Butch: Jimmy Carter was a friend. Before he decided to run for President we knew him. Jimmy took Gregg under his arm and was doing what he could to help him out. There were nights where Gregg would show up at two or three in the morning drunk as a skunk and Jimmy put on his jeans and came down to sit with him, just to calm him down. He was just a really good man.
In ‘76 this country was in bad shape. We’d just finished the whole damn Watergate thing and nobody had any faith in our leaders. At the time we were the biggest band in the country and we went to work for Jimmy. I still think he is the most underrated president of modern times, if not all time. He started the Department of Energy with some specific goals to mind, including that by the mid-‘80s all cars would average 35 miles per gallon and tons of money would be poured into alternative energy sources. If Reagan hasn’t come in and dismantled these programs, we would have been energy independent.
Now you have a situation where there are a few people with massive amounts of wealth and the vast majority of Americans are really hurting and we just felt one of the few glimmers of hope out there was Obama. You’ve got a man with intelligence who understands these things and seems to be willing to step up to the plate and do what needs to happen.

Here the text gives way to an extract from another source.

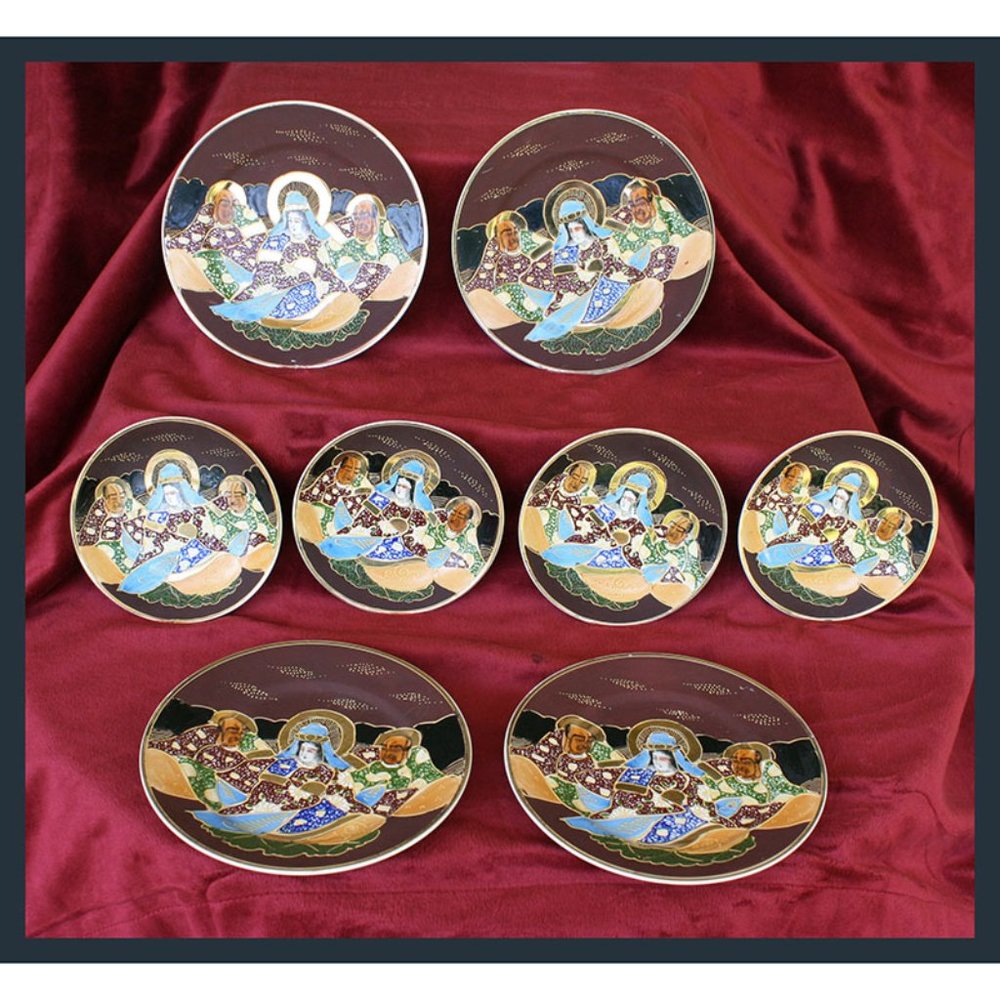 eight 5-1/2" and 7-1/2" Satsuma Moriage hand-painted plates Empress & Advisors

If you notice on my drumhead it says, “Wake the fuck up.” Somebody asked me, “What does that mean?” And I said, “What do you think it means? The fact that you have to ask me is self-explanatory.”
The past 40 years have taken a particular physical toll on Trucks, who has been defined by his vigorous style of play.
Butch: Playing the way I do with my leg constantly going, my knee has just taken a pounding over 40 years. And it finally got down to bone rubbing bone, so I had a total right knee replacement a year ago. I can’t get through a metal detector, I’ve got a metal knee. I had some spurs taken out of my left shoulder a couple of years ago and I have osteoarthritis in my right elbow. I also can’t straighten my right arm out because after moving and swinging so much and all that pounding, it’s just kind of getting worn out. I’ve got a huge lump on the inside of my right elbow from the fluid oozing out due to all the pressure. I have arthritis in the fourth toe on my right foot because when I play bass drum that’s the first toe to hit the ground and it has taken the full brunt of it over the years.
About halfway through the Beacon run I will be so damn exhausted, I won’t even know how I’m going to walk up those three stairs to get to my drums. But about halfway through the first song something happens and I’m an 18-year-old kid again. And for the next two or three hours I can tear the world up, I just feel like Superman and for about an hour after the show I’m riding that high. Then an hour or two later I crash and all I can do is lie around and moan and groan until the next night when we do it again.